A teacher writes on a chalk board as she teaches a class at Ilorin Grammar School, in Ilorin, Kwara state, March 24, 2021.
A teacher writes on a chalk board as she teaches a class at Ilorin Grammar School, in Ilorin, Kwara state, March 24, 2021.

The ability of scientists to successfully adapt Covid-19 vaccines for use against coronavirus variants of concern will turn in part on the ability to spot infectious mutations in the virus’s genetic makeup quickly. For that, a computer that comprehends human language may help.
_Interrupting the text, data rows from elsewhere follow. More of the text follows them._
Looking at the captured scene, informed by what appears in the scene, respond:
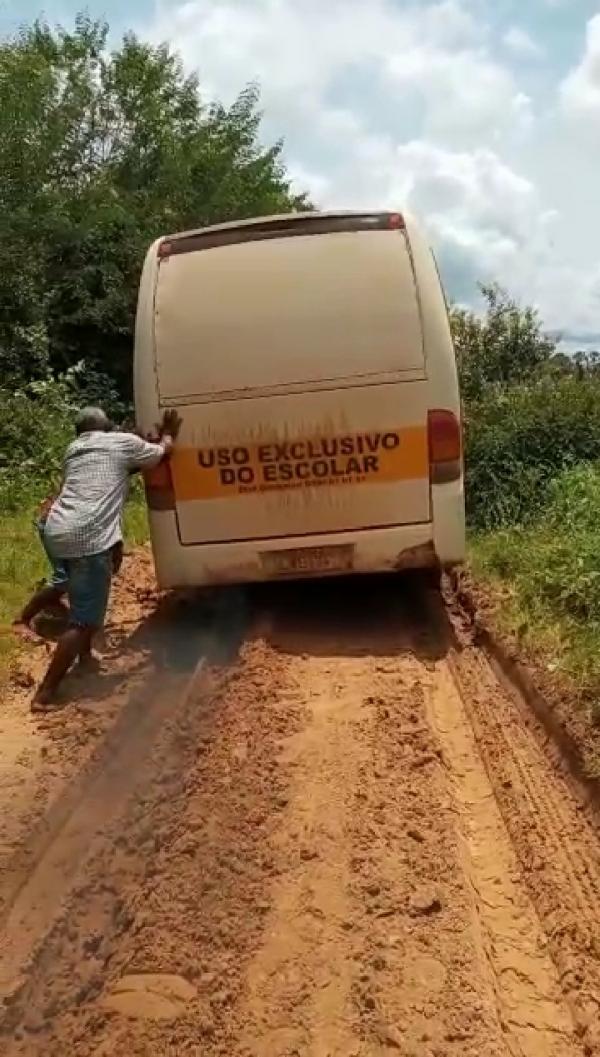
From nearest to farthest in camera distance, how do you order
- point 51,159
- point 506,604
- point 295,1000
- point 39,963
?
point 295,1000 < point 39,963 < point 506,604 < point 51,159

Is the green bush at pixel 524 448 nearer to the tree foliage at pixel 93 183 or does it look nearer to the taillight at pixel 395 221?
the taillight at pixel 395 221

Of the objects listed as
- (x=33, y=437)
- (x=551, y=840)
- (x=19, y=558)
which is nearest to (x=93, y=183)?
(x=33, y=437)

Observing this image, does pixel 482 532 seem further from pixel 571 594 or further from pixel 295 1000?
pixel 295 1000

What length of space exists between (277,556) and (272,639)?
597mm

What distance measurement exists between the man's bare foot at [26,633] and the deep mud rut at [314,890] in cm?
180

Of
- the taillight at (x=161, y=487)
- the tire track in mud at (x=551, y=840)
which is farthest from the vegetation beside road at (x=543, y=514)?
the taillight at (x=161, y=487)

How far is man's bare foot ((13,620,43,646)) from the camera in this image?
314 inches

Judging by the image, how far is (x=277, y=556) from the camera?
7457mm

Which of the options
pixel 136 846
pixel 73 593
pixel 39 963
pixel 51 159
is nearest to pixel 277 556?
pixel 73 593

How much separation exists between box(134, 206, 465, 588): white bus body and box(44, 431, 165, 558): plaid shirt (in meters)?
0.36

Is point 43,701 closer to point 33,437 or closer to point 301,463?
point 301,463

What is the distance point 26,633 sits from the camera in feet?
26.5

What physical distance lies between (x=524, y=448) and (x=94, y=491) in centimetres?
550

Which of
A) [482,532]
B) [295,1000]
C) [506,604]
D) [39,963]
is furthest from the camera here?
[482,532]
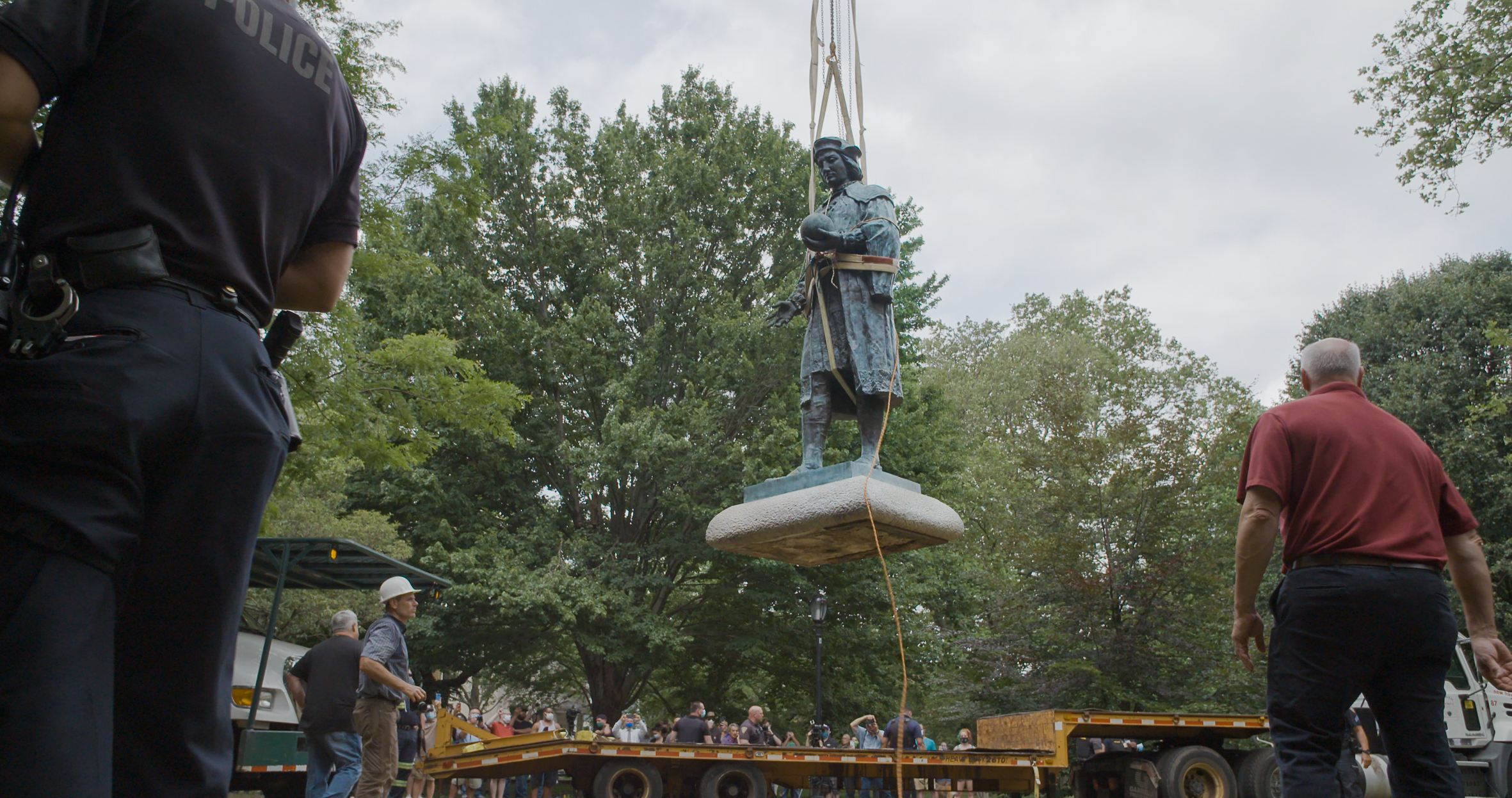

Arrangements of amino acids that form viral proteins can be analogized to sequences of words that imbue languages such as English with meaning, according to researchers at the Massachusetts Institute of Technology, who are using machine-learning algorithms developed for natural language to assess which mutations hold the potential to evade the body’s immune defenses.

The MIT researchers have trained such algorithms in a task they call constrained semantic change search (CSCS) that enables them to study viral mutations, including those that develop into highly infectious coronavirus variants such as those that first emerged in the UK and South Africa. The insights carry particular urgency for regions such as Africa, where the spread of the novel coronavirus among largely unvaccinated populations increases the opportunity for concerning mutations to occur.

“A good analogy can go a long way,” Bryan Bryson, a researcher at Boston’s Ragon Institute of MGH, MIT and Harvard and one of the scientists leading the initiative, explained recently. “A virus can mutate to retain functions required for survival, or preserve grammar, while managing to look different to the immune system and undergo high semantic change.”

Bryson compares the process of viral evolution to the structure of a sentence that relies on grammatical rules and sequence, or semantics, to convey meaning. He illustrates such evolution as follows:

The evolution of a sentence is used to illustrate how viral mutations can change to become more infectious.
The evolution of a sentence is used to illustrate how viral mutations can change to become more infectious.

Sticking with the analogy, a viral mutation must be grammatically correct and retain meaning to be able to replicate successfully. As with the change in the second sentence (from left) above, the so-called spike protein on the surface of the coronavirus that enables it latch on to human receptor cells may mutate slightly but still resemble the original enough for the immune system to recognize and attack it.

In contrast, the protein may deviate, as suggested by the third sentence from left, so that, by analogy, it’s neither grammatically correct nor makes sense, and can no longer be “read” by receptors; that is, bind to them. Or, as with “eats,” in the sentence at far right, a mutation may observe “protein grammar” but change sufficiently that antibodies made by the immune system may no longer bind to it, as if the virus appears in disguise. That can result in a more infectious variant.

“We can think about this landscape that a virus explores as it mutates as subject to constraints, where we want to preserve grammar but change semantics in order to survive,” says Bryson. “Our language model is learning the probability of a specific amino acid given the sequence context.”

Bryson and his colleagues trained the algorithms to assess mutations in three proteins: one found on the surface of the influenza virus, another found on the surface of HIV, and a third on the coronavirus spike.

For all three viruses, CSCS identified mutations that showed the highest potential for escape based on variations in their sequences. Among 891 distinct coronavirus spike protein sequences the researchers surveyed, one came from a strain that reinfected someone who had recovered last year from Covid-19. Only three other sequences in the set showed both higher semantic change and so-called grammaticality.

Besides being able to quantify the potential for mutations to escape, the research may pave the way for vaccines that broaden the body’s defenses against variants or that protect recipients against more than one virus, such as flu and the novel coronavirus, in a single shot.